*About this task:* Leave every image out, and print the remaining lines below exactly.

━━━━━━━━━━━━━━━━━━━━━━━━━━━━━━

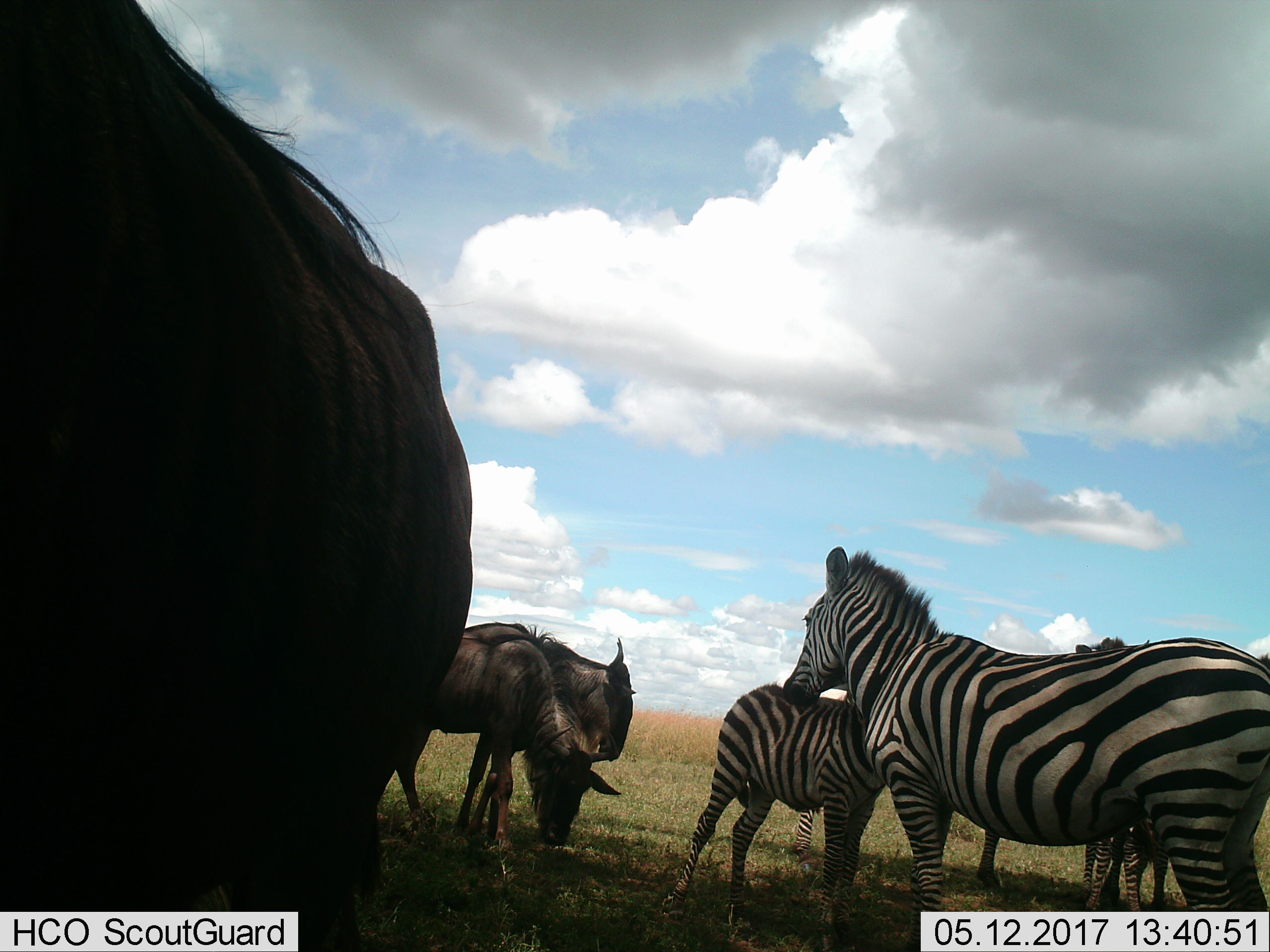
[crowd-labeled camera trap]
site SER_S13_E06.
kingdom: Animalia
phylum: Chordata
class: Mammalia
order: Artiodactyla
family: Bovidae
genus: Connochaetes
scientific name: Connochaetes taurinus taurinus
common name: blue wildebeest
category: wildebeestblue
Wildebeestblue (blue wildebeest) (Connochaetes taurinus taurinus), count 3. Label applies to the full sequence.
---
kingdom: Animalia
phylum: Chordata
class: Mammalia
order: Perissodactyla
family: Equidae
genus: Equus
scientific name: Equus quagga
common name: plains zebra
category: zebraplains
Zebraplains (plains zebra) (Equus quagga), count 4. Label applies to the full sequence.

━━━━━━━━━━━━━━━━━━━━━━━━━━━━━━

*Solution to this task:*
[crowd-labeled camera trap]
site SER_S13_E06.
kingdom: Animalia
phylum: Chordata
class: Mammalia
order: Artiodactyla
family: Bovidae
genus: Connochaetes
scientific name: Connochaetes taurinus taurinus
common name: blue wildebeest
category: wildebeestblue
Wildebeestblue (blue wildebeest) (Connochaetes taurinus taurinus), count 3. Label applies to the full sequence.
---
kingdom: Animalia
phylum: Chordata
class: Mammalia
order: Perissodactyla
family: Equidae
genus: Equus
scientific name: Equus quagga
common name: plains zebra
category: zebraplains
Zebraplains (plains zebra) (Equus quagga), count 4. Label applies to the full sequence.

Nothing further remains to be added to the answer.